## Page extract
========

Labour court issues temporary ban on union protests in Dis-Chem strike
The court orders union workers to stop wage demostrations outside the retail pharmacy’s premises until February 27
As violent protests by workers surge and employers calculate the hefty cost of property damage, the labour court in Johannesburg has made an unprecedented ruling barring Dis-Chem workers from picketing and protesting.
The court has ordered Dis-Chem employees affiliated to the National Union of Public Service & Allied Workers (Nupsaw) to stop wage demonstrations outside the retail pharmacy’s premises until February 27.
The interim order comes just a few weeks after President Cyril Ramaphosa signed amendments to the Labour Relations Act, including provisions to mitigate prolonged and violent strikes.
Nupsaw is affiliated to the SA Federation of Trade Unions (Saftu), which opposed the introduction of the new strike laws, describing them as an attack on workers’ right to strike.
The labour court’s interim order will put a damper on the lawful strike by Dis-Chem workers that started on November 16 and was characterised by incidents of violence across the country. A video released online showed striking workers clashing with police at Canal Walk mall in Cape Town just last week.
Dis-Chem spokesperson Caryn Barker said that while the company respected its employees’ right to strike, violence and intimidation “used by Nupsaw and its members to pursue their demands against Dis-Chem left us no choice but to seek relief from the labour court”.
The workers are demanding a minimum wage of R12,500 for all workers, an increase of 12.5% for those earning above the rate and a guaranteed annual bonus that is the same amount as their basic salaries.
Nupsaw is also at loggerheads with the company over its recognition agreement. It claimed that 2,000 of its employees belonged to the union, yet Dis-Chem would not process subscription payments.
The retail pharmacy group has dismissed the claims, saying the union declined to undertake a joint verification of its membership. As a result, negotiations between the company and the union had not taken place.
The group said the union has less than 13% representation at Dis-Chem, and fewer than 500 of its 17,200 employees were involved in the strike.
The interim relief granted to Dis-Chem has not deterred Nupsaw. Union spokesperson, Thariza Steyn said the strike would continue.
“We are only prohibited to picket, protest, gather or assemble at any place to which the public has access outside Dis-Chem’s premises,” Steyn said.
“Our members are not going to be bullied by the employer. They won’t go back to work and their strike is legal.”
The union also hoped the interim relief would be overturned when the parties met again on February 27.
Last week, Saftu called on all its members to join demonstrations against Dis-Chem.
Saftu spokesperson Patrick Craven said the strike was part of a “broader confrontation with all employers who are taking advantage of the record levels of unemployment and the fragmentation and weakness of the trade union movement”.
Dis-Chem and the union failed to reach a settlement during talks at the Commission for Conciliation, Mediation & Arbitration. Another meeting on November 30 collapsed.
Until a recognition agreement is concluded between the company and Nupsaw, the stalemate is likely to continue.
The striking workers will also lose out on wages under the “no work, no pay” rule.

========

## Listed records
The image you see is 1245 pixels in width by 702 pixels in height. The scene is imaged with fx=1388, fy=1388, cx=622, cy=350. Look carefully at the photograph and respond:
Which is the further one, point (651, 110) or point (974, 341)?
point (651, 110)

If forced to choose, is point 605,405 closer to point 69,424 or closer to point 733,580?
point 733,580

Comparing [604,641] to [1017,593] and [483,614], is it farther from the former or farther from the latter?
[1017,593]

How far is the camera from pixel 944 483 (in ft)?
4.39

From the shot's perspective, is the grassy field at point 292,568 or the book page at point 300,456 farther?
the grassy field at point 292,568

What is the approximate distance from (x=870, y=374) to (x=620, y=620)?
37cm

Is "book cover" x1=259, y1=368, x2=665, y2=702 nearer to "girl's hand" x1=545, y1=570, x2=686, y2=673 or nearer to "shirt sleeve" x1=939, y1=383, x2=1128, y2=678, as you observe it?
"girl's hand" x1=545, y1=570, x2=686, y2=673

========

## Exercise
Rewrite the article on the Dis-Chem strike, starting at "The workers are" and ending at "not taken place.", with "joint verification" changed to "joint audit".

## Response to the exercise
The workers are demanding a minimum wage of R12,500 for all workers, an increase of 12.5% for those earning above the rate and a guaranteed annual bonus that is the same amount as their basic salaries.
Nupsaw is also at loggerheads with the company over its recognition agreement. It claimed that 2,000 of its employees belonged to the union, yet Dis-Chem would not process subscription payments.
The retail pharmacy group has dismissed the claims, saying the union declined to undertake a joint audit of its membership. As a result, negotiations between the company and the union had not taken place.